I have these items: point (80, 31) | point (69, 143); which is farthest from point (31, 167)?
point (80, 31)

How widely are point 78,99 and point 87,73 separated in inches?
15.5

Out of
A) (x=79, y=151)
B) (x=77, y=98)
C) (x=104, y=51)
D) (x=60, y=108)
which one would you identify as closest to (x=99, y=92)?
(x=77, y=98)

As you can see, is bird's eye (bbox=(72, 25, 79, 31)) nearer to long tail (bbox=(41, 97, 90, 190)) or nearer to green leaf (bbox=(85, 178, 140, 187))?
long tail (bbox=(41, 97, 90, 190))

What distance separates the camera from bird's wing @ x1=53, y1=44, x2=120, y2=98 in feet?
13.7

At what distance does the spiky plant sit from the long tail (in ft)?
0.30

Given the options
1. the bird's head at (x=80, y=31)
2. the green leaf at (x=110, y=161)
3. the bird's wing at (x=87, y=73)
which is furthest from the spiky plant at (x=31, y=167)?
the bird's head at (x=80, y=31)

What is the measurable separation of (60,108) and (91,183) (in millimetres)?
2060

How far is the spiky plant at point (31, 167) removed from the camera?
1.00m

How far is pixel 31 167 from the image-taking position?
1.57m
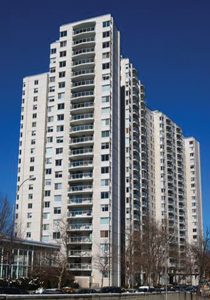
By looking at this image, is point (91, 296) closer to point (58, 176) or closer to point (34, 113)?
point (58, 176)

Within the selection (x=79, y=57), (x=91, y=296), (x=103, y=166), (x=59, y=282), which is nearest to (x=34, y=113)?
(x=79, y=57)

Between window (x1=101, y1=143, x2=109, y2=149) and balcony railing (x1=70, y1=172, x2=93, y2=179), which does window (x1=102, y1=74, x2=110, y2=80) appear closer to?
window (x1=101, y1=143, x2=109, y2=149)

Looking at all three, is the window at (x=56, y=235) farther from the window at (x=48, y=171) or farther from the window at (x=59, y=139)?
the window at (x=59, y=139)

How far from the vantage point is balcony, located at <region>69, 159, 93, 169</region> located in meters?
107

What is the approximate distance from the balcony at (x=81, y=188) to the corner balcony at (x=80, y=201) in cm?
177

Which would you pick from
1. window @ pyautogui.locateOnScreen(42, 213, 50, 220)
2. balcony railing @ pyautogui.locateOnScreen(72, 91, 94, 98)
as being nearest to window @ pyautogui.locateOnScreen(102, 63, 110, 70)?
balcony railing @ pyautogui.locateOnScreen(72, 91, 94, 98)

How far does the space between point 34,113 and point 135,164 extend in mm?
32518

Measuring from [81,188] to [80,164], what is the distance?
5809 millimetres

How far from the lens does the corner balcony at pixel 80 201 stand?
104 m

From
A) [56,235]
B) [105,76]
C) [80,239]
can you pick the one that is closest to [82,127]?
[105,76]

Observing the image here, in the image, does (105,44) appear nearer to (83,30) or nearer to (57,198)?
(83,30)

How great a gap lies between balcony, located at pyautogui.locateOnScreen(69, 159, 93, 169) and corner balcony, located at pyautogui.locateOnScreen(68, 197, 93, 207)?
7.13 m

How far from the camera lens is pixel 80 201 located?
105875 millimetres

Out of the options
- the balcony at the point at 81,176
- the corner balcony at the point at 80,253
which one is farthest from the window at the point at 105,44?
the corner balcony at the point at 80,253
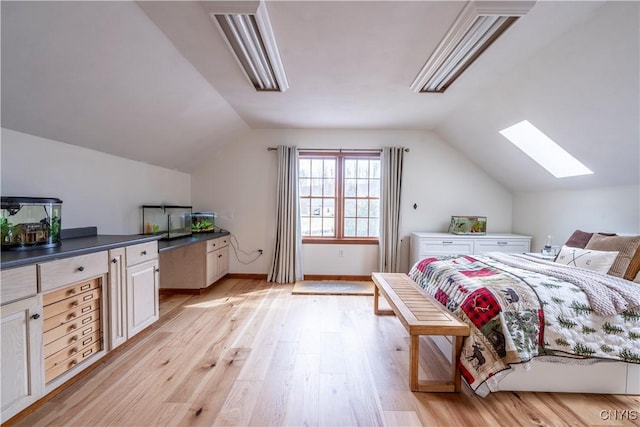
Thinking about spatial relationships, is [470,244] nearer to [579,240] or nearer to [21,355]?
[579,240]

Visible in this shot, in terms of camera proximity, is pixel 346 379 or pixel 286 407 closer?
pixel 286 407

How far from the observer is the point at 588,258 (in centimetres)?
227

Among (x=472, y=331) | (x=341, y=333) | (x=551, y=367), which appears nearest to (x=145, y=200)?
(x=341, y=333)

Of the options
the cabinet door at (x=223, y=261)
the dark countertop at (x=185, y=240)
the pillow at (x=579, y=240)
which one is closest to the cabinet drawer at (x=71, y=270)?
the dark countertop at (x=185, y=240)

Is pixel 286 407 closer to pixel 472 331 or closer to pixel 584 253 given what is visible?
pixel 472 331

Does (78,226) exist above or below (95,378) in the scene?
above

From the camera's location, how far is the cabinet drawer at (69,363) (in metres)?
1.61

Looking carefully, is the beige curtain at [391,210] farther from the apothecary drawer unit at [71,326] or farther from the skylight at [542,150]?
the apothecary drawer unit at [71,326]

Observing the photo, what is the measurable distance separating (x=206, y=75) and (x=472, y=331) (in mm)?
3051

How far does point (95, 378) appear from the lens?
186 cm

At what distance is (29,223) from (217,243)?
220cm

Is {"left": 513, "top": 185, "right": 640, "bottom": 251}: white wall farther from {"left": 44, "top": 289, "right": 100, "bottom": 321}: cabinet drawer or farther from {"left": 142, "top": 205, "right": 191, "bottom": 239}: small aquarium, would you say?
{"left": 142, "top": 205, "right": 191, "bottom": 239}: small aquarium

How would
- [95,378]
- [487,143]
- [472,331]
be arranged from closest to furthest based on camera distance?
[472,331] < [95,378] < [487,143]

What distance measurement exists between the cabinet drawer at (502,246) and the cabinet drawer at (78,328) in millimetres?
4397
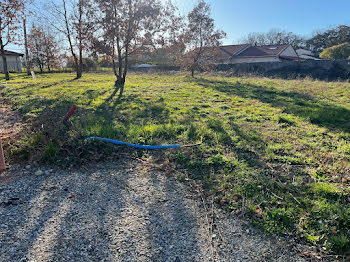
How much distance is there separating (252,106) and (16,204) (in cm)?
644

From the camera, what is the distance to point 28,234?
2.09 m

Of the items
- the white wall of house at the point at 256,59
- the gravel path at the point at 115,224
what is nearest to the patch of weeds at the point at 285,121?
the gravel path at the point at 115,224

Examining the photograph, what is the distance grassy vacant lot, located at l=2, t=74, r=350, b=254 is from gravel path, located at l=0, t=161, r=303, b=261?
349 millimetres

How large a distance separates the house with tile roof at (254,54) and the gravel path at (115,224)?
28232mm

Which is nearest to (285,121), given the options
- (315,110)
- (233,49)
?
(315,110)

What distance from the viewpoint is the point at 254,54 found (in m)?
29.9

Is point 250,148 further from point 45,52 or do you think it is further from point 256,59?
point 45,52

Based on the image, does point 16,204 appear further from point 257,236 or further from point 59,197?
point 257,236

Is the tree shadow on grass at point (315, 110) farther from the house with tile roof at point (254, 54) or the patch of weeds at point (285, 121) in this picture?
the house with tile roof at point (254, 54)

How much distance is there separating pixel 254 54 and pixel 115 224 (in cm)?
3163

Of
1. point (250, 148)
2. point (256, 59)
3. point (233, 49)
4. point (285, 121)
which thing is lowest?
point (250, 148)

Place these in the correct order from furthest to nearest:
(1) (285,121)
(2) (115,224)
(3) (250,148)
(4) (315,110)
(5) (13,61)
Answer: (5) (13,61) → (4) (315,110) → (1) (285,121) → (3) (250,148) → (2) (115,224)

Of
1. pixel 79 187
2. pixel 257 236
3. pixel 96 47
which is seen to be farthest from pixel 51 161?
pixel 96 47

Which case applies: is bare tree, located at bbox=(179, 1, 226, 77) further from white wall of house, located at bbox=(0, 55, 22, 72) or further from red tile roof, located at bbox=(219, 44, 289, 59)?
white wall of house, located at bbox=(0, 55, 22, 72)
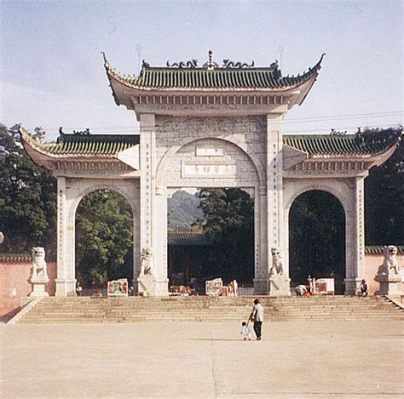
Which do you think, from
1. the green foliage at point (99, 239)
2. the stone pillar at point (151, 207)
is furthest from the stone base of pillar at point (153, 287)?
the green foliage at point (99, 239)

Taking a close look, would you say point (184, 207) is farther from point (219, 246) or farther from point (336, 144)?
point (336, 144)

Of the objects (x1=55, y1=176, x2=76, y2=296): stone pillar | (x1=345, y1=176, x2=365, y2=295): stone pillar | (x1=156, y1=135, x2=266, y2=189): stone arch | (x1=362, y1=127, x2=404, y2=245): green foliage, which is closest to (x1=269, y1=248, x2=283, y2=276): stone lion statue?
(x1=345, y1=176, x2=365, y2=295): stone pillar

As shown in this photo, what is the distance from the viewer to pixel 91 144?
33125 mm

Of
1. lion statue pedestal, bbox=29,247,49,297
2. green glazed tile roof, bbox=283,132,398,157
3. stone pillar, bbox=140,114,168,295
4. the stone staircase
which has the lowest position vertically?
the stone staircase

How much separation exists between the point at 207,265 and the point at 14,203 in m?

========================================

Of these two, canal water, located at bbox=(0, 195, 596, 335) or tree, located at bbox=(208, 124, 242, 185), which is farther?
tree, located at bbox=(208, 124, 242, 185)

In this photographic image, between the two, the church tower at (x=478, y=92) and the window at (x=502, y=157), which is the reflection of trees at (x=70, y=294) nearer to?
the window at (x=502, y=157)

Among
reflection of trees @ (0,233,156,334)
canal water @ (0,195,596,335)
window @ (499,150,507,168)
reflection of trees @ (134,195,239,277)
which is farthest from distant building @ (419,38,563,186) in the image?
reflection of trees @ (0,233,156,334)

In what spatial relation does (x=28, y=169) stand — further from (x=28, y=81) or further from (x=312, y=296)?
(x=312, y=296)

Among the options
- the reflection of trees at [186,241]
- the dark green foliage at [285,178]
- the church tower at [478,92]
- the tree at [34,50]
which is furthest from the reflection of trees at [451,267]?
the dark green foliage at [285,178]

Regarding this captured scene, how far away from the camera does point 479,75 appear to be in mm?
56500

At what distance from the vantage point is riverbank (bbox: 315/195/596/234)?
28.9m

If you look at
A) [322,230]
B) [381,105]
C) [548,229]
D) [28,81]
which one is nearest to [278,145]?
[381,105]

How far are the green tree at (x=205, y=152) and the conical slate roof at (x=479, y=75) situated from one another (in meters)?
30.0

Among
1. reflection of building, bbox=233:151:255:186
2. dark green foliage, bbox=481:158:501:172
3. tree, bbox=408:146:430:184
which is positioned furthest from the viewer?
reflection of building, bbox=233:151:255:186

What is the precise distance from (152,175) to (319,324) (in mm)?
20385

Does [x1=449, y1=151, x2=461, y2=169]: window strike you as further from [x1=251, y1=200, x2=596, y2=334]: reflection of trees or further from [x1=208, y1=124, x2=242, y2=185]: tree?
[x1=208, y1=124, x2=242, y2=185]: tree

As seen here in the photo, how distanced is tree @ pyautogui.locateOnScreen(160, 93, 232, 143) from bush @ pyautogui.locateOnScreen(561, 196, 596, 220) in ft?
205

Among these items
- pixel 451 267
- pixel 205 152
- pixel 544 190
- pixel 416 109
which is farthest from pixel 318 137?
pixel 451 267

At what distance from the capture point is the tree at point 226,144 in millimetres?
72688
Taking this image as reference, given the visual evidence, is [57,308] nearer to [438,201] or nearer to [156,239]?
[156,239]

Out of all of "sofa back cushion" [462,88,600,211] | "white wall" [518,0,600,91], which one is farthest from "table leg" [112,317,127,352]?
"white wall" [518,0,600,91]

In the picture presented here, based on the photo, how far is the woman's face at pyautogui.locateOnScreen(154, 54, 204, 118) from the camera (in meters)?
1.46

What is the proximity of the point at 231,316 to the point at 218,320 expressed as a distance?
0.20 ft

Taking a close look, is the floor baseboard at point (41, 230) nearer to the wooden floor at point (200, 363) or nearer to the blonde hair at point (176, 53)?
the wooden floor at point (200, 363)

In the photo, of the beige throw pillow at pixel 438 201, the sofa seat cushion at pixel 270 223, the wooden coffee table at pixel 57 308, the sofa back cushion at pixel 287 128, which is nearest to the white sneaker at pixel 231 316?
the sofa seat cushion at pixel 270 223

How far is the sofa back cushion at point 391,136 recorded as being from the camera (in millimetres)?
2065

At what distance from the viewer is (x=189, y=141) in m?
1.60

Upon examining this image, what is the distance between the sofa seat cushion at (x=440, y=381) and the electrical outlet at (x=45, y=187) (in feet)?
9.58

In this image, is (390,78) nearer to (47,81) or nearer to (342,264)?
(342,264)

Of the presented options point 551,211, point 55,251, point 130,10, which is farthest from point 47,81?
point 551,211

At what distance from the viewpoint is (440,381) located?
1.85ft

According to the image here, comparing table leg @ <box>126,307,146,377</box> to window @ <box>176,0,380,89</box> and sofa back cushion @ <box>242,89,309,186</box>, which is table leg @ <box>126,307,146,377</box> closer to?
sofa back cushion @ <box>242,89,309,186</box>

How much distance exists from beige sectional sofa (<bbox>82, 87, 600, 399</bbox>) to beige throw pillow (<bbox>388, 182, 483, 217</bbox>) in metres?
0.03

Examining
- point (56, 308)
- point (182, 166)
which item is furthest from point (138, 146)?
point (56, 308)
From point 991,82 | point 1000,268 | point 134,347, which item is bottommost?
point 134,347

========================================

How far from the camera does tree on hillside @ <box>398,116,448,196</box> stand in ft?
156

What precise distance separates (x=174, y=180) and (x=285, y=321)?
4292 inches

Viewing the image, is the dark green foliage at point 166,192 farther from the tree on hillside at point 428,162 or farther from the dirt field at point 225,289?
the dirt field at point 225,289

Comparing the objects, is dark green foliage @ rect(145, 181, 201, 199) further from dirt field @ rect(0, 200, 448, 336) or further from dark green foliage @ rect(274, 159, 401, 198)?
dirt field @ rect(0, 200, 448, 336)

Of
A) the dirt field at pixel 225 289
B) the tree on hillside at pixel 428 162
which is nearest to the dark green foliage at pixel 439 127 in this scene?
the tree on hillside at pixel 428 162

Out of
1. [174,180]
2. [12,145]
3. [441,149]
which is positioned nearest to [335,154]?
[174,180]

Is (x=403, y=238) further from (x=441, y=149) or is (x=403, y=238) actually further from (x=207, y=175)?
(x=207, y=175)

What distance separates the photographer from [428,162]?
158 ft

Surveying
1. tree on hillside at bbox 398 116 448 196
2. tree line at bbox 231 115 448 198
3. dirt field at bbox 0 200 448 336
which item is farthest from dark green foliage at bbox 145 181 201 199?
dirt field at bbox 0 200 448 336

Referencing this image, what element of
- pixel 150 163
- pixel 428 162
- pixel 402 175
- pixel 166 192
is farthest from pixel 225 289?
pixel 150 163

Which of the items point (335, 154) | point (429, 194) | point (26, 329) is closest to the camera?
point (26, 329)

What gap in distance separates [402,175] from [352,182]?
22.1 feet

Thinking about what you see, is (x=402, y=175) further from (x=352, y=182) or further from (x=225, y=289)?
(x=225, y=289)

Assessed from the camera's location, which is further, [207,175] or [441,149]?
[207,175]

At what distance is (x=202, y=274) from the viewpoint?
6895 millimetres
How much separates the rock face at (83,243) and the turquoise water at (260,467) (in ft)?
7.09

========================================

§ **Request**:
Count the lines in the entries above that contain the word "right". Give only the number.

§ **Exercise response**:
2